Dora affects sleep and reduces β and tau deposition: The release of orexin-a exhibited 24-hour fluctuations similar to that of the brain interstitial fluid.
Similar results were demonstrated in young, healthy subjects, with CSF Aβ concentrations that peaked early at night and were lower later in the night. CSF Aβ fluctuations disappeared after the formation of amyloid plaques in young patients with Alzheimer’s disease with progenitor protein mutations [43]. In transgenic mice overexpressing a mutant human Amyloid Precursor Protein (APP), higher CSF Aβ concentrations were associated with wakefulness.
Orexin physiologically promotes arousal by inactivating monoaminergic groups and cholinergic networks during REM, while almorexant reduces Aβ plaques and tau formation and deposition in multiple brain regions of APP/PS1 (Alzheimer's disease) mice [44, 45]. The dysfunction of cholinergic neurotransmission in the neurodegeneration of Alzheimer's disease leads to upregulation of the orexin system [46]. It has been reported that orexin-A levels in the CSF are higher in patients with moderate to severe AD impairment and greater impairments of night time sleep, suggesting that orexin, as an important factor affecting sleep, may be involved in the process of cognitive impairment development in Alzheimer's disease [47, 48]. Patients with Alzheimer's disease often develop daytime sleepiness and take multiple naps, especially during the moderate-severe stages of the disease. Insufficient neurotransmission has been associated with an increased number of daytime naps and higher nocturnal sustained arousal in patients with Alzheimer's disease [4]. Correct orexin signaling is thought to be the key to ensuring appropriate physiological rhythms in the sleepwake cycle and warrants further study in subjects at risk for Alzheimer's disease.

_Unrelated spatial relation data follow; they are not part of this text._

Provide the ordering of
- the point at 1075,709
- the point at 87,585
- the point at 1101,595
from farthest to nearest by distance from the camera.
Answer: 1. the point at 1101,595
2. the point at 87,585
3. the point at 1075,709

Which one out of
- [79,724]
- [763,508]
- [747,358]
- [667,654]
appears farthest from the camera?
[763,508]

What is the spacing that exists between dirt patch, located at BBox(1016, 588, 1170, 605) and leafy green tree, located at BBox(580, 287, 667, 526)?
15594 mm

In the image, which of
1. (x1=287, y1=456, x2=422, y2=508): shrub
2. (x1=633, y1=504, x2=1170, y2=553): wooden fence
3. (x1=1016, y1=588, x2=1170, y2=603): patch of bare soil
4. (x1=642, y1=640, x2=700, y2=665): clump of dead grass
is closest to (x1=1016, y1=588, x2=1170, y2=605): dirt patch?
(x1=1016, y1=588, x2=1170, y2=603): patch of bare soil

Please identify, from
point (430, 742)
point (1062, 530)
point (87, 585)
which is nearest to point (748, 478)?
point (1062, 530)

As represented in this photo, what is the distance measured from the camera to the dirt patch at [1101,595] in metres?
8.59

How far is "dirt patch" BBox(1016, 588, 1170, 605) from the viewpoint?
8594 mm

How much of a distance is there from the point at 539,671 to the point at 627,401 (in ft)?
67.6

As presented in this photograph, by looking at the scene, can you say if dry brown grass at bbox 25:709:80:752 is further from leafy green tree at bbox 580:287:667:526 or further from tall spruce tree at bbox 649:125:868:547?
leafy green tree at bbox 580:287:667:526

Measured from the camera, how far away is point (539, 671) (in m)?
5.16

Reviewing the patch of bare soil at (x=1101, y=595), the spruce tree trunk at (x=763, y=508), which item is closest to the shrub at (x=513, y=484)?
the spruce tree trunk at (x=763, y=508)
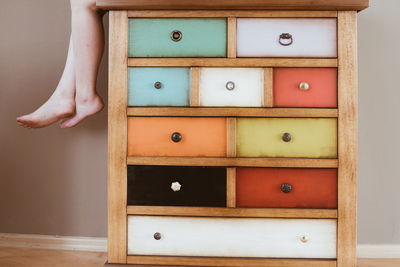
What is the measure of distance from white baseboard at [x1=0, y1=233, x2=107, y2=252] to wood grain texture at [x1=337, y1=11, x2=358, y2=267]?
119 centimetres

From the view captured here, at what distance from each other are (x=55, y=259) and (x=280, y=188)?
1.16 meters

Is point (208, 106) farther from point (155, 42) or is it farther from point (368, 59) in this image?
point (368, 59)

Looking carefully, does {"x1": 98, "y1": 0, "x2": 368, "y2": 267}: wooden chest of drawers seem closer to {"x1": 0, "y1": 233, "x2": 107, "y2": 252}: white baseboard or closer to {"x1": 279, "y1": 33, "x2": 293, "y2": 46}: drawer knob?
{"x1": 279, "y1": 33, "x2": 293, "y2": 46}: drawer knob

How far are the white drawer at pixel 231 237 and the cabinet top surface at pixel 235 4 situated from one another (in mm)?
772

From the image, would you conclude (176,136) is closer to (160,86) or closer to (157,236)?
(160,86)

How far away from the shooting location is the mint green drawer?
53.7 inches

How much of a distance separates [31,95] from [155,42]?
0.94 meters

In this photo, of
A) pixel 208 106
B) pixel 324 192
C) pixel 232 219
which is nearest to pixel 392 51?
pixel 324 192

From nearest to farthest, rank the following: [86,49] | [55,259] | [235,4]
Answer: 1. [235,4]
2. [86,49]
3. [55,259]

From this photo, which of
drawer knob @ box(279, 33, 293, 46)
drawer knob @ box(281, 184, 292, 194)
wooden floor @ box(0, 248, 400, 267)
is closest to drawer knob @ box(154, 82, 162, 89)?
drawer knob @ box(279, 33, 293, 46)

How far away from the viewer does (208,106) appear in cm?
137

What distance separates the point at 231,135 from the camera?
1.36 meters

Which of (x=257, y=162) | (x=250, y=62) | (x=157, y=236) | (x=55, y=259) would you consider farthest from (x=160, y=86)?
(x=55, y=259)

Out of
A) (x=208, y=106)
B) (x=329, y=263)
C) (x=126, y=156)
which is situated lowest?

Future prospects of DORAs: Cognitive performance in Alzheimer's disease patients was negatively correlated with REM sleep latency and wake time after sleep onset and was positively correlated with sleep efficiency. Due to the complex relationship between amyloid, hyperorexin, and sleep wake and the clear role of dual-hyperorexin receptor antagonists in reducing β plaque formation in transgenic mice [49, 50], some researchers have hypothesized that prolonged loss of hyperorexin early in life may alter the balance between β production and degradation/clearance and then prevent or delay Aβ accumulation in the human brain [51]. We hypothesize that targeting the downregulation of orexin receptor antagonists as potential preventive, therapeutic, or neuroprotective agents for oretinergic systems is intended not only to manage AD sleep disorders [52] but also to slow AD neurodegenerative progression and cognitive impairment to improve sleep. However, the changes in sleep patterns from preclinical to clinical AD and the causal relationship between sleep patterns and AD are still unclear [53]. The neurobiological basis for explaining the relationship between sleep disturbance and cognitive decline/Alzheimer's disease remains to be elucidated.

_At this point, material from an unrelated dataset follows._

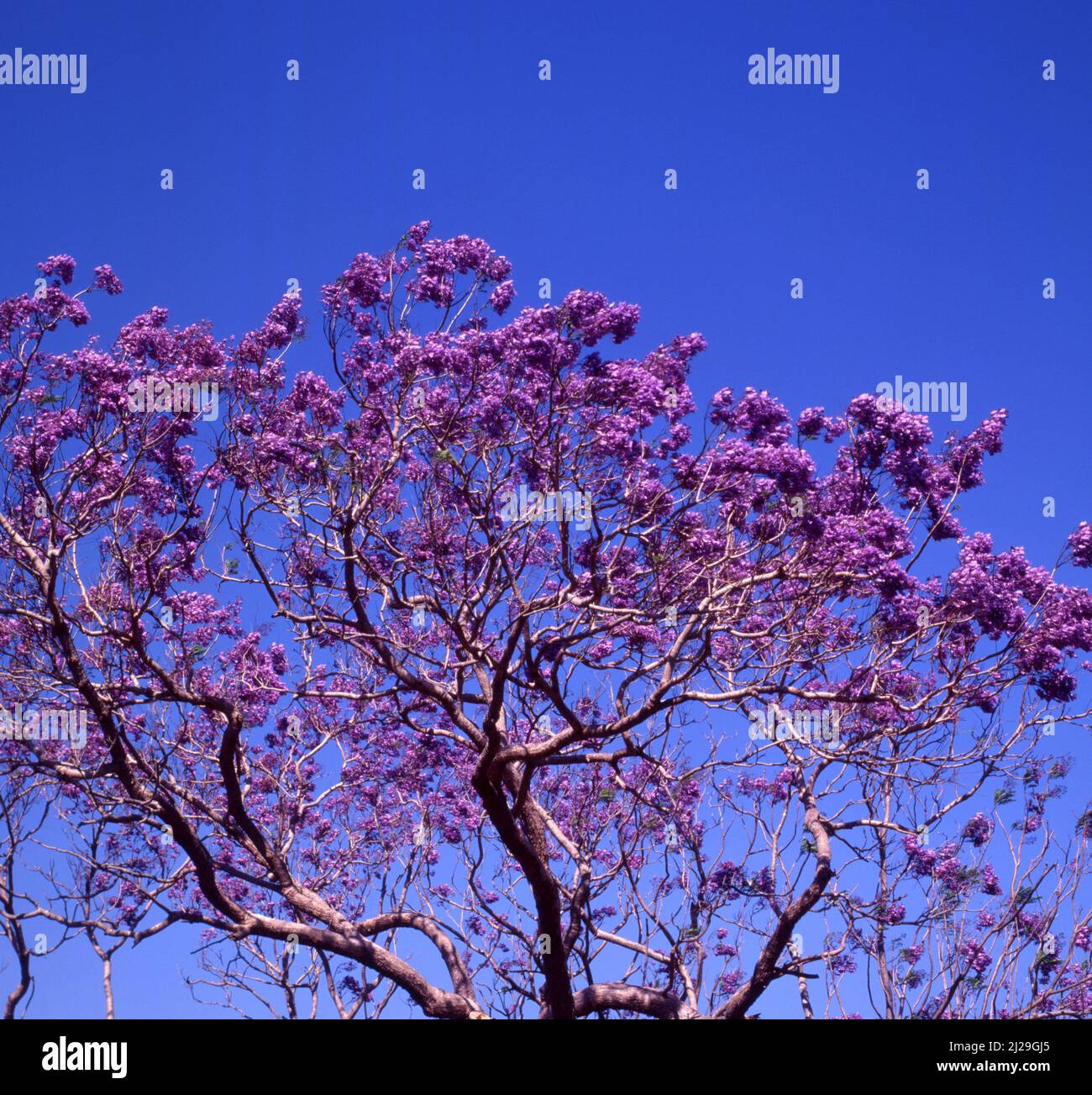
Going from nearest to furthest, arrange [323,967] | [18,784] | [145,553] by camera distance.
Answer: [145,553]
[18,784]
[323,967]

Dora and narcolepsy/cataplexy
Possible causes of narcolepsy: Narcolepsy is a chronic sleep disorder of unknown cause mainly resulting from disturbed central regulation of arousal and sleep. The main manifestations of the disease are as follows:
•Intolerable drowsiness in the day.
•Sudden muscle tone loss (cataplexy) induced by emotional activity (euphoria and abulia) cataplexy).

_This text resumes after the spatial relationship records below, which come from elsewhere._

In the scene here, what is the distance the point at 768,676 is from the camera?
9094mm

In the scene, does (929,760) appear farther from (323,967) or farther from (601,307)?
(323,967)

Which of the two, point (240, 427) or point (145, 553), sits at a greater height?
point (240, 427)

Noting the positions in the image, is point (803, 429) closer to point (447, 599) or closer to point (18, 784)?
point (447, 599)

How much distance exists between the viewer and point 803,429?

•Hallucinations during sleep and
•The four cardinal signs of paralysis during sleep [54].
Narcolepsy patients are almost immediately able to transition from wakefulness to sleep with loss of muscle tone and associated falls and injuries, which may be accompanied by a short period of rapid eye movement sleep called cataplexy that can occur at any time of the day [24]. In addition, the occurrence of cataplexy is often and strongly associated with predisposing factors such as positive and/or negative emotions, stress, fatigue, and oversaturation [41]. DORAs tend to promote a disproportionate degree of rapid eye movement sleep, and there is a clear relationship between cataplexy and rapid eye movement sleep, which is mediated by "rapid eye movement" neurons in the dorsal tegmental nucleus that are not active during non-rapid eye movement sleep, presumably by "rapid eye movement off" neurons located in the periaqueductal grey matter [55], which in turn are controlled by the amygdala and the emotional state of the affected individual. When the amygdala is activated by intense emotion, rapid eye movement neurons are blocked, muscle tone is lost, and cataplexy occurs [56].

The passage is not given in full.